March 03, 2006 | By Keith Martin in Washington, DC

Two class action suits have been filed in the US courts to force the IRS to refund the 3% excise tax that the federal government collects on long-distance telephone calls. The government has lost a string of court cases filed by individual companies to get back the taxes they paid. The problem is the tax statute is out of date because it requires the tax be paid on calls that are charged on the basis of time or distance. Phone companies no longer charge for calls on that basis . ...First Energy Corporation, a holding company for utilities in Ohio, Pennsylvania and New Jersey, is still fighting a class action lawsuit by shareholders who believe the company overstated the amount of its dividends in 1986. Distributions that a corporation makes to shareholders are treated as dividends to the extent the corporation has “earnings and profits.” The shareholders claim that First Energy made a $1.5 billion mistake over several years in calculating its earnings and profits and are looking for damages for the federal and state taxes they say they overpaid as a result, plus attorney fees. The suit was originally brought in state court and then moved — at the request of the utility — to a federal district court that dismissed the lawsuit after deciding the shareholders should ask the IRS directly for refunds of the taxes they overpaid, but acknowledged they were out of luck because refund claims must usually be filed within three years of the tax year in question.
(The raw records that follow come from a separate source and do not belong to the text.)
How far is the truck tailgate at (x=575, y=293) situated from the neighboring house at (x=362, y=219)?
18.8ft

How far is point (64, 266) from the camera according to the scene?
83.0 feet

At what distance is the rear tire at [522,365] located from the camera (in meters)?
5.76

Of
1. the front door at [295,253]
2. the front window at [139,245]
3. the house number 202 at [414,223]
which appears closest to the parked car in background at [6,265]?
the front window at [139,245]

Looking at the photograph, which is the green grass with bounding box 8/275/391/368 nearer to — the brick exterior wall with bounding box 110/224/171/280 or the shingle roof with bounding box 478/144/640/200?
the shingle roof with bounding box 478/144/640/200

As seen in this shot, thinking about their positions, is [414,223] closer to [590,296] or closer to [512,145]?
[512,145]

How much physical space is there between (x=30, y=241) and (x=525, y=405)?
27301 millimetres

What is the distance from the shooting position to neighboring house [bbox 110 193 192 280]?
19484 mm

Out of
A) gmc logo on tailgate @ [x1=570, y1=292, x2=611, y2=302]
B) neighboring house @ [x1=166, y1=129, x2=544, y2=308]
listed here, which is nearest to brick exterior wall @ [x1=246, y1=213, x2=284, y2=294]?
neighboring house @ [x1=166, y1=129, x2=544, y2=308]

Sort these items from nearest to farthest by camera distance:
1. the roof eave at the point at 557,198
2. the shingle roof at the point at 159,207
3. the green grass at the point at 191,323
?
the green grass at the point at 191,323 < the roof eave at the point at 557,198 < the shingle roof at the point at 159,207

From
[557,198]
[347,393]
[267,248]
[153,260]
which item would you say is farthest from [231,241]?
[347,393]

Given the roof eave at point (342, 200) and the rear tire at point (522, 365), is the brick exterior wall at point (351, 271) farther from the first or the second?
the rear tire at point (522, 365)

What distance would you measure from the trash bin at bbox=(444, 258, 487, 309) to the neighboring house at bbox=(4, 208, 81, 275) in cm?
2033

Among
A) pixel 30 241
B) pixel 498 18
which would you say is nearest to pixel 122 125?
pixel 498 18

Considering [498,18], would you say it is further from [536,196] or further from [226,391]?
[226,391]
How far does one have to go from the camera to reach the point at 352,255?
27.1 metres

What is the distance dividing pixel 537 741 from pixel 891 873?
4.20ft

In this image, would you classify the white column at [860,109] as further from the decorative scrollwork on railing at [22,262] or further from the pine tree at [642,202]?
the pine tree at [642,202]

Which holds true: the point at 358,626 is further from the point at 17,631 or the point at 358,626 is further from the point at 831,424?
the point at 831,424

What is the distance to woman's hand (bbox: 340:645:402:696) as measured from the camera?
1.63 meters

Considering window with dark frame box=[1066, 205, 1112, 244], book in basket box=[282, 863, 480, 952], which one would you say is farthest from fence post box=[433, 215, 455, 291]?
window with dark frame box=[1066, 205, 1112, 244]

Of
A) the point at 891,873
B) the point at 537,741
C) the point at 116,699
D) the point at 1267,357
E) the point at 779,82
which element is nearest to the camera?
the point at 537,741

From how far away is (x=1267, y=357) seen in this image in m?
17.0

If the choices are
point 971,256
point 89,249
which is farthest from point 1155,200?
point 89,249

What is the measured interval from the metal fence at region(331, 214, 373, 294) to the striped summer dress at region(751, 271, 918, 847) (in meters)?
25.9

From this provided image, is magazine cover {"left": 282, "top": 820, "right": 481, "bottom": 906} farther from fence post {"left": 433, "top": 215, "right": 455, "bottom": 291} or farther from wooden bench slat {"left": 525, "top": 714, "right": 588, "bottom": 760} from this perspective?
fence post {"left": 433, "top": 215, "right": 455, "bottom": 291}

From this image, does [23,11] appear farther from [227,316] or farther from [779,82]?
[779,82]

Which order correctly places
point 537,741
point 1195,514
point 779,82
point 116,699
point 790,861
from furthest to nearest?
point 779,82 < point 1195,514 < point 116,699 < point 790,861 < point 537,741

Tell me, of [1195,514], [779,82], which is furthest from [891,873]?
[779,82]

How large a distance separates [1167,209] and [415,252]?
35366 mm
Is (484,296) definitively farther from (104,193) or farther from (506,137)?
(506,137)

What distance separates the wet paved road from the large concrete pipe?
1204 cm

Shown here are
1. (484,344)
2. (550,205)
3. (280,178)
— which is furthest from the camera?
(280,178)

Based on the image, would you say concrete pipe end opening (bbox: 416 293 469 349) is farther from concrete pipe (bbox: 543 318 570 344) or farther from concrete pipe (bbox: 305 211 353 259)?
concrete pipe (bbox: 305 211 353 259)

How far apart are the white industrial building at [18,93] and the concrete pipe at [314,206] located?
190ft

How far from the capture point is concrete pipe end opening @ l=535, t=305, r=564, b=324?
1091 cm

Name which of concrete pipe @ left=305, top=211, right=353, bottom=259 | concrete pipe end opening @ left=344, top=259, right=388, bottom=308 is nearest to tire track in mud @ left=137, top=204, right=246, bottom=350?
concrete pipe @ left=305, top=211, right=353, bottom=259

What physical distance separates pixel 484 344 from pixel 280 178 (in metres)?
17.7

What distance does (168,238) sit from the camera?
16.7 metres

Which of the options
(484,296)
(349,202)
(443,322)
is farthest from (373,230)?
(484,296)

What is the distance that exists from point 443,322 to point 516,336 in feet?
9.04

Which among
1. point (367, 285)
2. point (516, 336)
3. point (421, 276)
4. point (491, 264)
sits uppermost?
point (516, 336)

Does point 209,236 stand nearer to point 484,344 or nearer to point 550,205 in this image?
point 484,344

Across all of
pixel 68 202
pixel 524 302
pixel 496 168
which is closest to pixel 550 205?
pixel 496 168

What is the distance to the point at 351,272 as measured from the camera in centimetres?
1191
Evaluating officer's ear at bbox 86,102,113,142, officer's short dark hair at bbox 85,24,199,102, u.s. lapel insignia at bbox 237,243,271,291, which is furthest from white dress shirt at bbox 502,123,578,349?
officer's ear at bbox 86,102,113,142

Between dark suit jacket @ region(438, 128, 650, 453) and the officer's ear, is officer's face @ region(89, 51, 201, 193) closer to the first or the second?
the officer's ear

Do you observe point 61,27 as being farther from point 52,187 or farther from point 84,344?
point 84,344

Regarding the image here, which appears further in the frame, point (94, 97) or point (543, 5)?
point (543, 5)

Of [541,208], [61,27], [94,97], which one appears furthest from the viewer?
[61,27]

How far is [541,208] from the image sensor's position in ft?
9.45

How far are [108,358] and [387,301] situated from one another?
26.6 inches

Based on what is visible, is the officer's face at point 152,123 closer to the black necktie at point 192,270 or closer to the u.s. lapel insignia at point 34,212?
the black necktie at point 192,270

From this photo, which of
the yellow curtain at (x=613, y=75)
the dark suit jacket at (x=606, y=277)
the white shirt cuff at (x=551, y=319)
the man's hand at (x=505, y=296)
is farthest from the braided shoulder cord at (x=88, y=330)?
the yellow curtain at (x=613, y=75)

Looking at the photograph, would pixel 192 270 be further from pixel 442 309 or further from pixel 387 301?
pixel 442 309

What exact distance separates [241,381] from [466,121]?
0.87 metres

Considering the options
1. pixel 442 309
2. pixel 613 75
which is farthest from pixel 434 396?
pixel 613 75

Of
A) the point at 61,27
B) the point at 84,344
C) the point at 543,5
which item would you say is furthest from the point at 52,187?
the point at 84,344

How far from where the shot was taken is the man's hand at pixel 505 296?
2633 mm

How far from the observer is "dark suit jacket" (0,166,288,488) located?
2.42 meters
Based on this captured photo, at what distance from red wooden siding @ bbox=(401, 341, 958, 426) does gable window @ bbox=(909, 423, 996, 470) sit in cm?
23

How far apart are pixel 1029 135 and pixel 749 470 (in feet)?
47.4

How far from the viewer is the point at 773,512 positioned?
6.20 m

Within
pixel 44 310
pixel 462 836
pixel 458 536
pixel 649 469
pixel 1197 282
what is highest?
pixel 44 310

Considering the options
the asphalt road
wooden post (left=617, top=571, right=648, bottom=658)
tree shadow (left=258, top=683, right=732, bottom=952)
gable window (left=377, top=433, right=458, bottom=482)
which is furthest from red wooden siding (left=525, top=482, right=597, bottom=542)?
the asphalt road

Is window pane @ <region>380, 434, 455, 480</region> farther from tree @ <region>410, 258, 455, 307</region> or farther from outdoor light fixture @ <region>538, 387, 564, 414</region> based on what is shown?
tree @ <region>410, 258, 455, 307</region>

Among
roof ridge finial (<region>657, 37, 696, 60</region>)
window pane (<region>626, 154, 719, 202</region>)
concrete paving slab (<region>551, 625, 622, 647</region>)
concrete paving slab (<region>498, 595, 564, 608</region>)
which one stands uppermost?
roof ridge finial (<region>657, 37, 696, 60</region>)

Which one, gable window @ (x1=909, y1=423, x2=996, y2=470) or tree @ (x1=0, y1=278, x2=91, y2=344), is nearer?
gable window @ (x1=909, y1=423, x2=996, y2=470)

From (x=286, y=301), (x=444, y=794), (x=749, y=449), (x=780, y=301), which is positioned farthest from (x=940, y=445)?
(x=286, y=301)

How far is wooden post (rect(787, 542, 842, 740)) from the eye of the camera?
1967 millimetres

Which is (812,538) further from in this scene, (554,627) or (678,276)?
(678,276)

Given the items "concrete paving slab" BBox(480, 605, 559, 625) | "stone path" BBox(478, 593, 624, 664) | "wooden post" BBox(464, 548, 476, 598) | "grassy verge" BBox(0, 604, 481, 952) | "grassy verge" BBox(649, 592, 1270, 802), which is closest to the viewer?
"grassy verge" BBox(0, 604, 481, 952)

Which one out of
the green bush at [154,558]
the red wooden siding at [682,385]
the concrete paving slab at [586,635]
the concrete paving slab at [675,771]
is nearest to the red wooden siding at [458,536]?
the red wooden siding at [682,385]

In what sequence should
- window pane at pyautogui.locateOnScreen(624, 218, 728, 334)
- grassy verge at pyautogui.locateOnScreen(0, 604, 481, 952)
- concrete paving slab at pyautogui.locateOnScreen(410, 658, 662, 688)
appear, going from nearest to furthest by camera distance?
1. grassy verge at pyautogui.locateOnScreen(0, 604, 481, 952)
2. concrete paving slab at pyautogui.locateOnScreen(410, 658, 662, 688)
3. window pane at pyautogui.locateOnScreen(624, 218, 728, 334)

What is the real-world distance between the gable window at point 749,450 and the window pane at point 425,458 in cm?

A US appeals court reinstated the suit in late January, but sent it back to state court .... Antarctica is not a foreign country, the US Tax Court ruled in late January. The decision is important to Americans working at scientific bases near the south pole. They cannot take advantage of a so-called section 911 exclusion in the US tax code that lets Americans working overseas exclude part of their “foreign earned income” each year from US income taxes. The court said Americans working in Antarctica do not earn any of their income in a “foreign country” defined as a “territory under the sovereignty of a government other than that of the United States.” Antarctica is controlled by an international treaty among countries with an interest in the region. The US Tax Court reached the same conclusion in an earlier case in 1968. The latest case is Arnett v. Commissioner.